# start of Source extract
In the context of deal-oriented fashion e-commerce sites, some questions are particularly relevant. For example, are consumers drawn by prestigious brands on deep discounts or low absolute prices regardless of the original prices and percentage discounts? Do consumers browse and purchase different products, and if so, what kind of products tend to draw consumers' interest in browsing, and what products tend to be converted into purchases? How does shopping experience influence consumers’ fashion preferences? How do consumers differ in their preference structures and evolution patterns? Our model will reveal easy-to-interpret and directly actionable “fashion topics of interest” that drive shoppers’ browsing and purchase activities and the time-varying patterns of their relevance to each individual. These insights can be utilized to make various merchandising decisions and product recommendations by online retailers or marketplace operators.
We make two main contributions in this study. First, we propose an ABMM model at the SKU level for inferring consumers’ preference structures in large and frequently changing store assortments, which overcomes several limitations of previous models for large assortments. We demonstrate that the proposed model outperforms benchmark models in its predictive power in both estimation and holdout data, and that it is particularly powerful in predicting preferences for new products not in existing assortments. Second, our study reveals novel insights on the underlying preferences driving consumers’ browsing and purchase activities in an online deal marketplace for fashion products and how they evolve with shopping experiences. The proposed model can be utilized to improve a variety of merchandising decisions. We illustrate its managerial value through an application of personalized product recommendations and demonstrate that recommendations based on our model substantially outperform those based on benchmark models.
Relevant Literature
Our research builds on several streams of prior literature. On the methodology front, our proposed model is related to previous developments in (1) assortment and SKU-level modeling and (2) topic models in machine learning developed for natural language processing, which have also been applied by marketing academics. In terms of the substantive area, it is related to the literature on online shopping and purchase behaviors. Next, we provide a brief review of each stream of research and outline how our study compares with the prior literature.
# end of Source extract
**Tasks for this exercise**.
1/ Answer these questions using the passage on online fashion shopping:
(a) At what level is the proposed ABMM model built?
(b) For which products is the model said to be particularly powerful in predicting preferences?
(c) For what purpose were the topic models in machine learning originally developed?
2/ Summarize the passage on online fashion shopping in two sentences.
# start of Material shown
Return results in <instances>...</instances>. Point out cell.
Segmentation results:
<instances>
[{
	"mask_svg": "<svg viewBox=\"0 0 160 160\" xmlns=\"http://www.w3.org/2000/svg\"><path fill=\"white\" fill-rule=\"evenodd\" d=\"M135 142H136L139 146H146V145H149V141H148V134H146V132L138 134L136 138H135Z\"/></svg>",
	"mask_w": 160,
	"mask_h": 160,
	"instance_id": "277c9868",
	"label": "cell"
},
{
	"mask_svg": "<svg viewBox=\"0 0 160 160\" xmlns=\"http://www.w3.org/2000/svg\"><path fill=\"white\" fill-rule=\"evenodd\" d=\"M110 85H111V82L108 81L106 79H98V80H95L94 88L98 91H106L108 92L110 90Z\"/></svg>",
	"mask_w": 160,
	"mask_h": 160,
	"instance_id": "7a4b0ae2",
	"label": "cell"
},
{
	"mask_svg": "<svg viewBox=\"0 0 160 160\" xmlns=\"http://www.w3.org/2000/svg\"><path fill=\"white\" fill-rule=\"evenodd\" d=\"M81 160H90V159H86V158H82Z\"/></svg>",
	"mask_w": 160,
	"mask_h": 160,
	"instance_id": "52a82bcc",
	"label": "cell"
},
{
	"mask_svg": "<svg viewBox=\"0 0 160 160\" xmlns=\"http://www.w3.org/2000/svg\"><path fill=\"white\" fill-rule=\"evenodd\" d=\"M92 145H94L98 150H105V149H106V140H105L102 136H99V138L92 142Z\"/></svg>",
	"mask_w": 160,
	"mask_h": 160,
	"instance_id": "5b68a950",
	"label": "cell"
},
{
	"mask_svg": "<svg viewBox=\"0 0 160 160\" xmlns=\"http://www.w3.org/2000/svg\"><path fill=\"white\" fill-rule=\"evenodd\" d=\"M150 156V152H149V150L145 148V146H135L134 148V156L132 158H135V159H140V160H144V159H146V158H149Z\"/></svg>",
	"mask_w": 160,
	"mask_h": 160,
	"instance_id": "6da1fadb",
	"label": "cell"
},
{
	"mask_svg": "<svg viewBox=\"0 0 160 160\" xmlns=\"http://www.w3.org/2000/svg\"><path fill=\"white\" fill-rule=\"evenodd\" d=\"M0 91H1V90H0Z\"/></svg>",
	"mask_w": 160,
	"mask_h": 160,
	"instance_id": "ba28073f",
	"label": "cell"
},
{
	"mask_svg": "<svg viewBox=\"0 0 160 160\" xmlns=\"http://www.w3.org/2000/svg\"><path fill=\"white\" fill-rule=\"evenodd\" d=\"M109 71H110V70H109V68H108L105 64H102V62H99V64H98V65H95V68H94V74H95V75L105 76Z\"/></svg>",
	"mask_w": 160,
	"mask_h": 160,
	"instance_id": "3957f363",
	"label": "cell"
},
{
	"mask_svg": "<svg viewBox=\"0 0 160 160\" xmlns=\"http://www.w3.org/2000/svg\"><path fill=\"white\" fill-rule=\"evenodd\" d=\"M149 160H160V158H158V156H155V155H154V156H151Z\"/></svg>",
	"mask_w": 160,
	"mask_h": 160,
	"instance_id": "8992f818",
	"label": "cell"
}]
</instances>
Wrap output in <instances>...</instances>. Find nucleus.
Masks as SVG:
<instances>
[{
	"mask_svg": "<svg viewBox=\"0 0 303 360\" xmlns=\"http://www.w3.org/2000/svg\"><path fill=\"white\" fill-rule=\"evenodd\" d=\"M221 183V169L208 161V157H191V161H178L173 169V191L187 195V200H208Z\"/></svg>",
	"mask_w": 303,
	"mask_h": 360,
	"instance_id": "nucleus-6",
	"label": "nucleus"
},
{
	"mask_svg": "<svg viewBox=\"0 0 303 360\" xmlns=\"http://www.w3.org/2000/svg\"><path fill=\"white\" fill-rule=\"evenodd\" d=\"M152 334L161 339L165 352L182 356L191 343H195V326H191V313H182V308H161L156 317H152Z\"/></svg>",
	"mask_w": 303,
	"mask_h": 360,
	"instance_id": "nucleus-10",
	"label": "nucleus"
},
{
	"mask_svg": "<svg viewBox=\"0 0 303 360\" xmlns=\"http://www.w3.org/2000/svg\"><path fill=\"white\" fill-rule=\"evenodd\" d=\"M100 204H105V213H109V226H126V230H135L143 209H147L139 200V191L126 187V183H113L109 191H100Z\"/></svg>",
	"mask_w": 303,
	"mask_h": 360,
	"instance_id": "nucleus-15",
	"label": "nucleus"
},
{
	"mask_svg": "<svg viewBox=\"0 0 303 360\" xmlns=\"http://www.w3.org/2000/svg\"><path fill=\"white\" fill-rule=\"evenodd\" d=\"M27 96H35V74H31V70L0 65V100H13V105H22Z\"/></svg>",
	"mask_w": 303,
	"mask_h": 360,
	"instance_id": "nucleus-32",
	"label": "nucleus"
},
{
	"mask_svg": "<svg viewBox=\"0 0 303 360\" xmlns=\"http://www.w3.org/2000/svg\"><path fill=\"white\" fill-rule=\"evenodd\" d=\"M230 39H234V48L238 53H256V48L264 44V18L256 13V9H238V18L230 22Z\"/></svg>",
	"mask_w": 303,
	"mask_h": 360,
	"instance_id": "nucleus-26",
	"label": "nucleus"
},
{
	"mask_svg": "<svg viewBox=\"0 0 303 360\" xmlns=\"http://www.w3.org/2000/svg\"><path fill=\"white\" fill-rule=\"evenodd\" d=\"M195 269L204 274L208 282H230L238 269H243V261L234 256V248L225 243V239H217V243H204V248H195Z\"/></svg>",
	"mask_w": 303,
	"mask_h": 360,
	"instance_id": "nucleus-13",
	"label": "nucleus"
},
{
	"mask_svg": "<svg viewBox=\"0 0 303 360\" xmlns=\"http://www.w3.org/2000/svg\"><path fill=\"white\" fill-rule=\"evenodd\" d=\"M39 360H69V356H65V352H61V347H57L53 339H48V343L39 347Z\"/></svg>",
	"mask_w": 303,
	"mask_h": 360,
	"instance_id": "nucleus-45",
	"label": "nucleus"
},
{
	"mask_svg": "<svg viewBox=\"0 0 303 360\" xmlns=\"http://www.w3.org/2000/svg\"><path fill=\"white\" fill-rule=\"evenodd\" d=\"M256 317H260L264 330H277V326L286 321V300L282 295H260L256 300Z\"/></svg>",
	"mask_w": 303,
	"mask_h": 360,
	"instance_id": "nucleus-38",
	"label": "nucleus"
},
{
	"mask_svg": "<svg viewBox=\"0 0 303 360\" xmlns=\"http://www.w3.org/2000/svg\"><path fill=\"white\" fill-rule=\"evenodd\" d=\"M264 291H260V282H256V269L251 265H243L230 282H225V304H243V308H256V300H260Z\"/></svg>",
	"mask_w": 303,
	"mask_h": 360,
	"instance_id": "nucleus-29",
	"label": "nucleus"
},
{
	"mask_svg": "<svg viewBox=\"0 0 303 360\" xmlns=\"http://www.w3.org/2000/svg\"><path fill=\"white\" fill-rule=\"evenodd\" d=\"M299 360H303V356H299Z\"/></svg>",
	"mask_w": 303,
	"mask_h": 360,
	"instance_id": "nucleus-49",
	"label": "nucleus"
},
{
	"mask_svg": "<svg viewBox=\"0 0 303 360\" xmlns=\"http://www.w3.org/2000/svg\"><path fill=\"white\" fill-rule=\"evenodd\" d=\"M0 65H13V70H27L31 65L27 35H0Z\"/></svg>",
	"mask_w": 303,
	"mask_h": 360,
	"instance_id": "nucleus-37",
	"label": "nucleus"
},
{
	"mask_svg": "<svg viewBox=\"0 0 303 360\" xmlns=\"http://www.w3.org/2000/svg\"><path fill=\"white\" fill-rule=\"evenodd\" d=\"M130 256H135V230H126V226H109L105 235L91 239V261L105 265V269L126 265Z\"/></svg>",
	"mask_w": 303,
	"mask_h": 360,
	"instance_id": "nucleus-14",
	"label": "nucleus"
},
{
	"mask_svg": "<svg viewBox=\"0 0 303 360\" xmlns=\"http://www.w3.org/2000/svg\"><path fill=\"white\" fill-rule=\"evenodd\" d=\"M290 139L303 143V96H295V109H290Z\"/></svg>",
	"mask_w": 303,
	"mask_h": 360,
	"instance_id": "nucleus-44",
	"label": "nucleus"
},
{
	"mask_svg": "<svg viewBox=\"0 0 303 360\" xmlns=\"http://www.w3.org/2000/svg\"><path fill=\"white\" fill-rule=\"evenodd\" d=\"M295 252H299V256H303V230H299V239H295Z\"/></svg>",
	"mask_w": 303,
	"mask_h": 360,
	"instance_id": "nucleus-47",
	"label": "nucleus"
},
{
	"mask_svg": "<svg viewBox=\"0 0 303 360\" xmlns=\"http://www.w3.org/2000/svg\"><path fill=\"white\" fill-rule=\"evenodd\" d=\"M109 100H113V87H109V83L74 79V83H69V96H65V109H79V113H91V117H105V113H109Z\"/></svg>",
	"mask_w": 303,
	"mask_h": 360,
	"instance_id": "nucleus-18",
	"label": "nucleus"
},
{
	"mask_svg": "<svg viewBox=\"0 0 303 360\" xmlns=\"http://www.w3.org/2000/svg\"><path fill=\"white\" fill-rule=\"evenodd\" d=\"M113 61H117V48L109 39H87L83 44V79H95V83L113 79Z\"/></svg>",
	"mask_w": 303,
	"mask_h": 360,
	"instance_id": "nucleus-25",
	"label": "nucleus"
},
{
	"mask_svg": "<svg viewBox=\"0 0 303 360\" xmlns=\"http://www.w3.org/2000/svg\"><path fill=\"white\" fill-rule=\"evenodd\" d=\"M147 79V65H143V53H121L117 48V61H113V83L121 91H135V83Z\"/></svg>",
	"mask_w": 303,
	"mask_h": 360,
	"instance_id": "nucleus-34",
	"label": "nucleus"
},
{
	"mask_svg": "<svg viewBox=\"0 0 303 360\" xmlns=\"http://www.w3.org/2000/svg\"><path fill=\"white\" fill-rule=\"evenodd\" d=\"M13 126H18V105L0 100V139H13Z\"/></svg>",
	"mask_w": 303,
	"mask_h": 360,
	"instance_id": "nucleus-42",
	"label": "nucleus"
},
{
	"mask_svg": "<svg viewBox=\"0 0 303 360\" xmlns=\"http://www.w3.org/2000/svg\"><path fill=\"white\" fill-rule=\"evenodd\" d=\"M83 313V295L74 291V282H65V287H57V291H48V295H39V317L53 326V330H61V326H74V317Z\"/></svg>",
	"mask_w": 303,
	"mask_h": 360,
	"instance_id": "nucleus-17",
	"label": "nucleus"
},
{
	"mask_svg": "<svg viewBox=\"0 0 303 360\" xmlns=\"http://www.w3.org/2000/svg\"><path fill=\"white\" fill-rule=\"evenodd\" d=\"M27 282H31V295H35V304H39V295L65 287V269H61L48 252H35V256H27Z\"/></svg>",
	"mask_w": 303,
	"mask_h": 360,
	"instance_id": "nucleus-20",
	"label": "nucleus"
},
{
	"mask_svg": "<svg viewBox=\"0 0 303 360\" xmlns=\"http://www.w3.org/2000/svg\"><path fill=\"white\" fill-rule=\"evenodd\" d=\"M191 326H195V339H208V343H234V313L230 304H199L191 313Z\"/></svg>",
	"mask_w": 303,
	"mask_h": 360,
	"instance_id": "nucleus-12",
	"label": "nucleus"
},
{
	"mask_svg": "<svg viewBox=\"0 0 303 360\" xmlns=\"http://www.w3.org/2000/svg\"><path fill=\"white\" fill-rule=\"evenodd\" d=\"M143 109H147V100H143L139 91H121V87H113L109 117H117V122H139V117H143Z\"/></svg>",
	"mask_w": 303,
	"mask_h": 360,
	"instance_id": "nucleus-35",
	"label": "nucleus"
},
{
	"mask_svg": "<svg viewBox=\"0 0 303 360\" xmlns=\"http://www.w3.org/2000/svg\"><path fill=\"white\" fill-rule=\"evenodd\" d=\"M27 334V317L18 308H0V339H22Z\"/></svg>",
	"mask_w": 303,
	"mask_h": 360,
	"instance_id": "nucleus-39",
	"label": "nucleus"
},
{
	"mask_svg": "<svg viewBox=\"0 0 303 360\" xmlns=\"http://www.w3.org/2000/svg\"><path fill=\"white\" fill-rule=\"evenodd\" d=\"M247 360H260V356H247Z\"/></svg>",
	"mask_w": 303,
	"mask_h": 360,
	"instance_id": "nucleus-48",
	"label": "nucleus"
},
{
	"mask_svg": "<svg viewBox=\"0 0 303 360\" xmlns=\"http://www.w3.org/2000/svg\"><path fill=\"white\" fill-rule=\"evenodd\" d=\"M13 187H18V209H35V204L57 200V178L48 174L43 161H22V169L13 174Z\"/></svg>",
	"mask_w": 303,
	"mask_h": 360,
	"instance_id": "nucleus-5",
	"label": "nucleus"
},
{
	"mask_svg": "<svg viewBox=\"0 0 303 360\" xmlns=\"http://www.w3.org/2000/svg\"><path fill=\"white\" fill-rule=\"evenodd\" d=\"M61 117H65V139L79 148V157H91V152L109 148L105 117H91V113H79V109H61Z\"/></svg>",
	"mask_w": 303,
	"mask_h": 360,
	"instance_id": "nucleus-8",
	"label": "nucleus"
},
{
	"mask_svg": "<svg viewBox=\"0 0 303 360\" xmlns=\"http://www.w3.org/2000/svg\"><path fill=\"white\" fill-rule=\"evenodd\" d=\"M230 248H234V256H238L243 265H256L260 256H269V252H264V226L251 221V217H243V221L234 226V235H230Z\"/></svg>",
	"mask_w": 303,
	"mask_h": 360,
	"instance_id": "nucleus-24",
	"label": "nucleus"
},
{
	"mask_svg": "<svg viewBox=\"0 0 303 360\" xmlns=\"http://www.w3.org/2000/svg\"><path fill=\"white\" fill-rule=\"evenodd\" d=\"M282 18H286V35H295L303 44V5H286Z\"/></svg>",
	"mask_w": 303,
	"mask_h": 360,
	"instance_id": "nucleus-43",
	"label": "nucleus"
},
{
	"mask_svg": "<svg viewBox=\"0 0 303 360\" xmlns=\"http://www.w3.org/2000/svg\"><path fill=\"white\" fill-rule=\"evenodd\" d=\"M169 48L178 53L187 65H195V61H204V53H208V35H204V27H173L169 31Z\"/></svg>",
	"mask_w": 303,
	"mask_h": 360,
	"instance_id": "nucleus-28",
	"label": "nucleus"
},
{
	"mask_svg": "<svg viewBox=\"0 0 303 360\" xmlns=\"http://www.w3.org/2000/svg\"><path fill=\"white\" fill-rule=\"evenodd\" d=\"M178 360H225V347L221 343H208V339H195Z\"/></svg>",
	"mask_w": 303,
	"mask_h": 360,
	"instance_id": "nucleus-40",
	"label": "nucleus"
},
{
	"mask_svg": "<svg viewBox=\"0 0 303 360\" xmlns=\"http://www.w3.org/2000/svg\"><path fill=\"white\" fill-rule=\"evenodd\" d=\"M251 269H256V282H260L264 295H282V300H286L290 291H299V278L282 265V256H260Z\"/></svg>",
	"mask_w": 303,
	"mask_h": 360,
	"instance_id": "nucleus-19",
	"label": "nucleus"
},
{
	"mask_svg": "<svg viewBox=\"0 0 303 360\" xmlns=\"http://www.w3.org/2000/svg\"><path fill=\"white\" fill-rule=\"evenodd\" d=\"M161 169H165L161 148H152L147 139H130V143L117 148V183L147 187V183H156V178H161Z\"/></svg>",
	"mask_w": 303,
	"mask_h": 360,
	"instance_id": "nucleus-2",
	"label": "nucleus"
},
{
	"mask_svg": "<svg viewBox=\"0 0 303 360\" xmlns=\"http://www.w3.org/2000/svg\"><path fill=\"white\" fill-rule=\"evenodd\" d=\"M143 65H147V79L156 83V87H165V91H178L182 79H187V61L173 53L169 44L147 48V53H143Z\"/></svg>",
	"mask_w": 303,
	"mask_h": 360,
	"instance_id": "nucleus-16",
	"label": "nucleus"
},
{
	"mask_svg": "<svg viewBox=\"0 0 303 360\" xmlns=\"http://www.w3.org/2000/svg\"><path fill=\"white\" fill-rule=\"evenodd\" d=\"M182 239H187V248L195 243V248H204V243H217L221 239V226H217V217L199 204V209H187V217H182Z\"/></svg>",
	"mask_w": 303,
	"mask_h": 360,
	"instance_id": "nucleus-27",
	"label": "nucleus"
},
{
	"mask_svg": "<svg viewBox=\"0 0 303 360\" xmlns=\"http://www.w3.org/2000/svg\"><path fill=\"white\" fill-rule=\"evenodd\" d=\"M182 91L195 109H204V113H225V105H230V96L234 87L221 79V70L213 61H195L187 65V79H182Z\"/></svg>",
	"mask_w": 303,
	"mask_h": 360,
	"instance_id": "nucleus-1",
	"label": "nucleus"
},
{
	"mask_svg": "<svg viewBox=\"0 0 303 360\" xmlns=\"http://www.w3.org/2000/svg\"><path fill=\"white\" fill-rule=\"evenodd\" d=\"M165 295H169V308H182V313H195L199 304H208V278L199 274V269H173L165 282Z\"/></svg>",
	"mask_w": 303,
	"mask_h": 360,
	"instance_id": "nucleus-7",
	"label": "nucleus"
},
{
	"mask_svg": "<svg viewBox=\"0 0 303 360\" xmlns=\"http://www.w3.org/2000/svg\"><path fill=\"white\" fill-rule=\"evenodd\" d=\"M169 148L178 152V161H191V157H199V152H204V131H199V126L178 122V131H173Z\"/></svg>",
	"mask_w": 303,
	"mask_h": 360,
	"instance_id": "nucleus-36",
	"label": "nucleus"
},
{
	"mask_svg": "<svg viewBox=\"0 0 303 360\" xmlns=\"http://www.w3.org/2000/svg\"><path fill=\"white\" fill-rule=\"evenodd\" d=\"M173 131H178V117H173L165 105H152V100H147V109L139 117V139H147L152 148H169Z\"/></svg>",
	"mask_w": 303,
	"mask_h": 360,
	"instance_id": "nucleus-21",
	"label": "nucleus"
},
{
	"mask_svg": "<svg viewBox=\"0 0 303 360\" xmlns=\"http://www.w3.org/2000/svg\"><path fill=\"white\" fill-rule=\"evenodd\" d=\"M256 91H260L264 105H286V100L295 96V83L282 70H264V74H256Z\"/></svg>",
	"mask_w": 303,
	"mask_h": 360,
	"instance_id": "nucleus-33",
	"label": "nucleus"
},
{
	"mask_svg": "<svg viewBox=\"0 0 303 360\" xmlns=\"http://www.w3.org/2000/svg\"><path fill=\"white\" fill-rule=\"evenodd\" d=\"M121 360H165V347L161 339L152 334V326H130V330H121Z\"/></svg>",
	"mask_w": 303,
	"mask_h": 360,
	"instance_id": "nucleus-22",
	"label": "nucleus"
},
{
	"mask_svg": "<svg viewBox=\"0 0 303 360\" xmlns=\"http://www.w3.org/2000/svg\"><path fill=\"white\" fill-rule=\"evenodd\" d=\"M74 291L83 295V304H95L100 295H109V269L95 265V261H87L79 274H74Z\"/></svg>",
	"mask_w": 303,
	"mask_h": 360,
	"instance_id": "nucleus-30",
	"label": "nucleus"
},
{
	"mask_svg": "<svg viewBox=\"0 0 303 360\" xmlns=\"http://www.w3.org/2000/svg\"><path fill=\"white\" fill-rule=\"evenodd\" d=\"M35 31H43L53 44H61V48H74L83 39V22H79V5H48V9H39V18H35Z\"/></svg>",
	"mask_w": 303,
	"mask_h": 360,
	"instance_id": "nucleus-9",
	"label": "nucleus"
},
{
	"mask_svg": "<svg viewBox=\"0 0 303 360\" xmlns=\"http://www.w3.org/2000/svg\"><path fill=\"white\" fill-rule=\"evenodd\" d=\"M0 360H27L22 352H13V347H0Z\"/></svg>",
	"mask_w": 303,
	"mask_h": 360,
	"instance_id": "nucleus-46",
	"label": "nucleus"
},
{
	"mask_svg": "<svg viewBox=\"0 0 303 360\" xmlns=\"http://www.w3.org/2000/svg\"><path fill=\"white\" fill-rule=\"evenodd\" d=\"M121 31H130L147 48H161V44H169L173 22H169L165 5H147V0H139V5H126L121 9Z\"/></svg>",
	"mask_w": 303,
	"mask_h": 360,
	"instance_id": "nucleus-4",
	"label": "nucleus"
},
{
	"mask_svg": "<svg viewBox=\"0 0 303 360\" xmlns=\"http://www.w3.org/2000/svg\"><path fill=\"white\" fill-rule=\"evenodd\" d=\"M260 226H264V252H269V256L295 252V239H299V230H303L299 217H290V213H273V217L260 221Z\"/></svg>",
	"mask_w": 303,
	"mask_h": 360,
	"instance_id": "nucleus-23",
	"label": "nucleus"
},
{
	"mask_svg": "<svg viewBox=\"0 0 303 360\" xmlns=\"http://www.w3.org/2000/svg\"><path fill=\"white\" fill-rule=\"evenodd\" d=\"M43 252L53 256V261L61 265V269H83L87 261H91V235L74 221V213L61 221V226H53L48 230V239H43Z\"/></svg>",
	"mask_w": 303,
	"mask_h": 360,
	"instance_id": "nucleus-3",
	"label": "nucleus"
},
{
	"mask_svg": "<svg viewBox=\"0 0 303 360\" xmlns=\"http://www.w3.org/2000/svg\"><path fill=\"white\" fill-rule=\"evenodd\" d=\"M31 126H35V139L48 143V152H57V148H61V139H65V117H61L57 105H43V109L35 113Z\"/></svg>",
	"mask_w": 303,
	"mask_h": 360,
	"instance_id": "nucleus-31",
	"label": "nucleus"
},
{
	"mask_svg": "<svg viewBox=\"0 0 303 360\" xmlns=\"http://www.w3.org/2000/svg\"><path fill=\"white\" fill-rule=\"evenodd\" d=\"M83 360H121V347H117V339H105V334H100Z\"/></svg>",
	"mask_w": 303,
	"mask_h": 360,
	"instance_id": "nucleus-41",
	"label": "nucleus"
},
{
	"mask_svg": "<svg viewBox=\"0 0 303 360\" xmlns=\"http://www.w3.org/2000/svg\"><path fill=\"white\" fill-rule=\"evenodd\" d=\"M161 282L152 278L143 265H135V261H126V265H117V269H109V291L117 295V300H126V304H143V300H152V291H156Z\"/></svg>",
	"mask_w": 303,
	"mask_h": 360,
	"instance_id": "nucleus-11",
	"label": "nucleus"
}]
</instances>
# end of Material shown
**Answers for this exercise**.
1/
(a) The SKU level.
(b) New products not in existing assortments.
(c) Natural language processing.

2/ The study proposes an SKU-level ABMM model that infers consumers' preference structures in large, frequently changing store assortments and outperforms benchmark models in predictive power, especially for new products. It also reveals how the preferences behind browsing and purchases in an online fashion deal marketplace evolve with shopping experience, and its personalized product recommendations substantially outperform those based on benchmark models.